Document segment:
###
People without self-mastery operate in much the same way as a hedge trimmer; lots of noise, lots of mess and an imprecise result. People without self-mastery tend to be rash and impulsive, prone to lashing out, being argumentative and combative. These people are unpredictable, which makes them untrustworthy to those around them. Without trust relationships are difficult at best, or doomed at worst. These people know they can and, without enough command over their impulse control, they do. They rarely think about the consequences of their choices (sufficiently), so must then resort to damage control to negate their lack of self-mastery. A lack of self-mastery only creates extraneous, self-inflicted trouble and strife, so why would you?


By learning the self-mastery required to control with surgical precision, you will be able to master anything else as a result. Self-mastery is difficult though, which is why too few people have achieved it in this world. If self-mastery was easy, we would have way more Olympians, captains of industry, poet laureates, or Nobel Peace Prize winners to applaud. But it's always easier not to put in the hard work, isn't it. The question must then be, what do you want more, success or the easy life, because you can't have both.


LET ME CHALLENGE YOUR THINKING

We can agree that working on achieving self-mastery is difficult, because you have to resist the temptation to do the things you know you can do, like choosing to binge drink at the weekend, attend every argument you're invited to or skip a valuable training session. But let me now ask you this: how much easier, and less stressful is it, to constantly be clearing up your own self-inflicted chaos and mess? How much time, energy, heartbreak and money would you save yourself, simply by learning a little self-mastery?


Do you think you've achieved self-mastery? Can you control yourself in all circumstances, be it resisting cake or an invitation to an argument? Do you move forwards mindfully and steadily towards your goals, or do you thrash about making a lot of mess and noise, having to deal with the consequences later? Do you think things through enough, do you "game out" scenarios you're faced with through to the end, or are you a what-the-hell merchant? How is that working out for you? Do you know what you want and how to get it? Are you the master of your emotions, or are you the victim of your weak impulse control? If you believe you have achieved self-mastery that's great, keep learning and keep practicing. If you don't believe you've achieved self-mastery, here are a couple of first steps you can take.


1. GOALS

Create yourself some alone time and temporarily neutralise all distractions. Sit comfortably and close your eyes. Take a few deep breaths and swipe right any thoughts that may enter your mind; promise those thoughts you'll address them later. Once you feel settled, content and still start to imagine how you want your life to be. You may know how you don't want your life to be, but by focusing on that, you're only going to attract more of the same. What I want you to do from now on is to focus on what you do want, and then drive yourself in the direction of those goals at all times.
###
What is asked:
A) Translate this sentence from the self-mastery passage into Spanish: "These people are unpredictable, which makes them untrustworthy to those around them."
B) According to the self-mastery passage, why have too few people achieved self-mastery?
C) Please repeat the self-mastery passage word for word from "By learning the" up to and including "can't have both.".
Answer using only the self-mastery passage.

Information supplied:
###
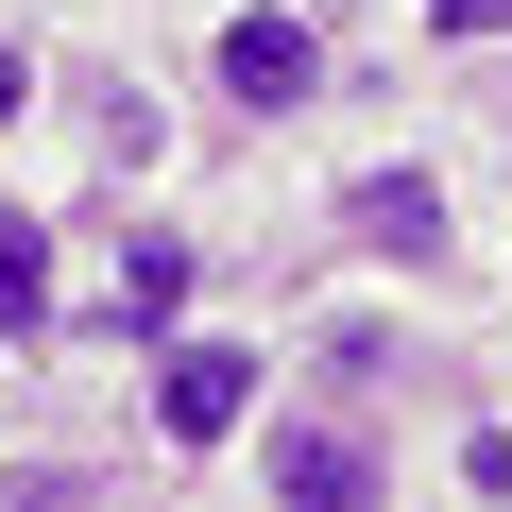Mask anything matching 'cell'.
<instances>
[{"instance_id":"cell-8","label":"cell","mask_w":512,"mask_h":512,"mask_svg":"<svg viewBox=\"0 0 512 512\" xmlns=\"http://www.w3.org/2000/svg\"><path fill=\"white\" fill-rule=\"evenodd\" d=\"M18 103H35V69H18V52H0V120H18Z\"/></svg>"},{"instance_id":"cell-4","label":"cell","mask_w":512,"mask_h":512,"mask_svg":"<svg viewBox=\"0 0 512 512\" xmlns=\"http://www.w3.org/2000/svg\"><path fill=\"white\" fill-rule=\"evenodd\" d=\"M342 222H359L376 256H410V274L444 256V188H427V171H359V188H342Z\"/></svg>"},{"instance_id":"cell-1","label":"cell","mask_w":512,"mask_h":512,"mask_svg":"<svg viewBox=\"0 0 512 512\" xmlns=\"http://www.w3.org/2000/svg\"><path fill=\"white\" fill-rule=\"evenodd\" d=\"M308 86H325V35L308 18H222V103L239 120H291Z\"/></svg>"},{"instance_id":"cell-3","label":"cell","mask_w":512,"mask_h":512,"mask_svg":"<svg viewBox=\"0 0 512 512\" xmlns=\"http://www.w3.org/2000/svg\"><path fill=\"white\" fill-rule=\"evenodd\" d=\"M154 427H171V444H222V427H256V359H239V342H171V376H154Z\"/></svg>"},{"instance_id":"cell-2","label":"cell","mask_w":512,"mask_h":512,"mask_svg":"<svg viewBox=\"0 0 512 512\" xmlns=\"http://www.w3.org/2000/svg\"><path fill=\"white\" fill-rule=\"evenodd\" d=\"M256 478H274V495H308V512H359V495H393V461H376L359 427H274V444H256Z\"/></svg>"},{"instance_id":"cell-7","label":"cell","mask_w":512,"mask_h":512,"mask_svg":"<svg viewBox=\"0 0 512 512\" xmlns=\"http://www.w3.org/2000/svg\"><path fill=\"white\" fill-rule=\"evenodd\" d=\"M427 18H444V35H512V0H427Z\"/></svg>"},{"instance_id":"cell-6","label":"cell","mask_w":512,"mask_h":512,"mask_svg":"<svg viewBox=\"0 0 512 512\" xmlns=\"http://www.w3.org/2000/svg\"><path fill=\"white\" fill-rule=\"evenodd\" d=\"M188 308V239H120V325H171Z\"/></svg>"},{"instance_id":"cell-5","label":"cell","mask_w":512,"mask_h":512,"mask_svg":"<svg viewBox=\"0 0 512 512\" xmlns=\"http://www.w3.org/2000/svg\"><path fill=\"white\" fill-rule=\"evenodd\" d=\"M52 325V222H0V342Z\"/></svg>"}]
</instances>
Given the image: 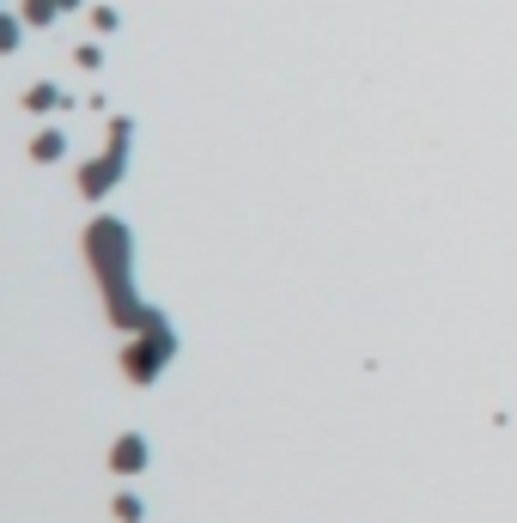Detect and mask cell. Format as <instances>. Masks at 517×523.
<instances>
[{"instance_id":"obj_1","label":"cell","mask_w":517,"mask_h":523,"mask_svg":"<svg viewBox=\"0 0 517 523\" xmlns=\"http://www.w3.org/2000/svg\"><path fill=\"white\" fill-rule=\"evenodd\" d=\"M140 463H146V444H140V438H122V444H116V469H122V475H134Z\"/></svg>"}]
</instances>
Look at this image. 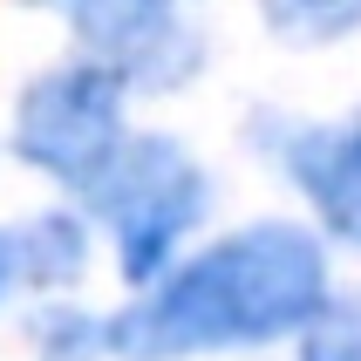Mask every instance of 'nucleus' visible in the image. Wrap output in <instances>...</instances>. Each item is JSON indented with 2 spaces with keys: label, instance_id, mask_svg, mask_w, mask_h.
<instances>
[{
  "label": "nucleus",
  "instance_id": "1",
  "mask_svg": "<svg viewBox=\"0 0 361 361\" xmlns=\"http://www.w3.org/2000/svg\"><path fill=\"white\" fill-rule=\"evenodd\" d=\"M327 314V252L300 225H245L204 245L198 259L164 273L137 307L109 314V355L123 361H184L219 348H266L307 334Z\"/></svg>",
  "mask_w": 361,
  "mask_h": 361
},
{
  "label": "nucleus",
  "instance_id": "2",
  "mask_svg": "<svg viewBox=\"0 0 361 361\" xmlns=\"http://www.w3.org/2000/svg\"><path fill=\"white\" fill-rule=\"evenodd\" d=\"M82 198L102 212V225L116 232V266L123 280H157L164 259L178 252V239L198 225L204 212V178L171 137H123V150L109 157Z\"/></svg>",
  "mask_w": 361,
  "mask_h": 361
},
{
  "label": "nucleus",
  "instance_id": "3",
  "mask_svg": "<svg viewBox=\"0 0 361 361\" xmlns=\"http://www.w3.org/2000/svg\"><path fill=\"white\" fill-rule=\"evenodd\" d=\"M123 89L130 82L102 61H68V68H48L20 89L14 102V150L20 164H35L41 178L68 184V191H89V184L109 171V157L123 150Z\"/></svg>",
  "mask_w": 361,
  "mask_h": 361
},
{
  "label": "nucleus",
  "instance_id": "4",
  "mask_svg": "<svg viewBox=\"0 0 361 361\" xmlns=\"http://www.w3.org/2000/svg\"><path fill=\"white\" fill-rule=\"evenodd\" d=\"M48 7L82 35L89 61L116 68L137 89H171L198 68V41L157 0H48Z\"/></svg>",
  "mask_w": 361,
  "mask_h": 361
},
{
  "label": "nucleus",
  "instance_id": "5",
  "mask_svg": "<svg viewBox=\"0 0 361 361\" xmlns=\"http://www.w3.org/2000/svg\"><path fill=\"white\" fill-rule=\"evenodd\" d=\"M286 178L300 184L348 245H361V123L348 130H300L286 143Z\"/></svg>",
  "mask_w": 361,
  "mask_h": 361
},
{
  "label": "nucleus",
  "instance_id": "6",
  "mask_svg": "<svg viewBox=\"0 0 361 361\" xmlns=\"http://www.w3.org/2000/svg\"><path fill=\"white\" fill-rule=\"evenodd\" d=\"M7 239V259H14V280L27 286H68L89 259V239H82V225L68 212H48V219H27L14 232H0Z\"/></svg>",
  "mask_w": 361,
  "mask_h": 361
},
{
  "label": "nucleus",
  "instance_id": "7",
  "mask_svg": "<svg viewBox=\"0 0 361 361\" xmlns=\"http://www.w3.org/2000/svg\"><path fill=\"white\" fill-rule=\"evenodd\" d=\"M35 348L41 361H102L109 355V321L82 314V307H48V314H35Z\"/></svg>",
  "mask_w": 361,
  "mask_h": 361
},
{
  "label": "nucleus",
  "instance_id": "8",
  "mask_svg": "<svg viewBox=\"0 0 361 361\" xmlns=\"http://www.w3.org/2000/svg\"><path fill=\"white\" fill-rule=\"evenodd\" d=\"M266 20L286 41H334L361 27V0H266Z\"/></svg>",
  "mask_w": 361,
  "mask_h": 361
},
{
  "label": "nucleus",
  "instance_id": "9",
  "mask_svg": "<svg viewBox=\"0 0 361 361\" xmlns=\"http://www.w3.org/2000/svg\"><path fill=\"white\" fill-rule=\"evenodd\" d=\"M307 361H361V321L355 314H321L307 327Z\"/></svg>",
  "mask_w": 361,
  "mask_h": 361
},
{
  "label": "nucleus",
  "instance_id": "10",
  "mask_svg": "<svg viewBox=\"0 0 361 361\" xmlns=\"http://www.w3.org/2000/svg\"><path fill=\"white\" fill-rule=\"evenodd\" d=\"M7 286H14V259H7V239H0V300H7Z\"/></svg>",
  "mask_w": 361,
  "mask_h": 361
}]
</instances>
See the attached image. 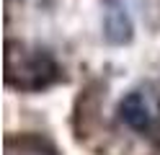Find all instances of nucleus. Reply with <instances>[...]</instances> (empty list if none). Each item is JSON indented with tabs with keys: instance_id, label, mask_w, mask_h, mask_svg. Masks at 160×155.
Listing matches in <instances>:
<instances>
[{
	"instance_id": "nucleus-1",
	"label": "nucleus",
	"mask_w": 160,
	"mask_h": 155,
	"mask_svg": "<svg viewBox=\"0 0 160 155\" xmlns=\"http://www.w3.org/2000/svg\"><path fill=\"white\" fill-rule=\"evenodd\" d=\"M5 65H8V83L18 85V88H26V90L47 88L59 78L57 62L47 52H39V49L18 54V62L8 57Z\"/></svg>"
},
{
	"instance_id": "nucleus-2",
	"label": "nucleus",
	"mask_w": 160,
	"mask_h": 155,
	"mask_svg": "<svg viewBox=\"0 0 160 155\" xmlns=\"http://www.w3.org/2000/svg\"><path fill=\"white\" fill-rule=\"evenodd\" d=\"M119 116H122V121L129 129L147 132V129H152L158 114H155V103H152V98H150L147 93L132 90L129 96H124L122 103H119Z\"/></svg>"
},
{
	"instance_id": "nucleus-3",
	"label": "nucleus",
	"mask_w": 160,
	"mask_h": 155,
	"mask_svg": "<svg viewBox=\"0 0 160 155\" xmlns=\"http://www.w3.org/2000/svg\"><path fill=\"white\" fill-rule=\"evenodd\" d=\"M129 18L122 8H111L106 13V36L111 39V41H127L129 39Z\"/></svg>"
}]
</instances>
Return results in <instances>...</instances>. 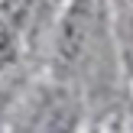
###
The results:
A) Estas personas son impredecibles, lo que las hace poco confiables para quienes las rodean.

B) Self-mastery is difficult.

C)
By learning the self-mastery required to control with surgical precision, you will be able to master anything else as a result. Self-mastery is difficult though, which is why too few people have achieved it in this world. If self-mastery was easy, we would have way more Olympians, captains of industry, poet laureates, or Nobel Peace Prize winners to applaud. But it's always easier not to put in the hard work, isn't it. The question must then be, what do you want more, success or the easy life, because you can't have both.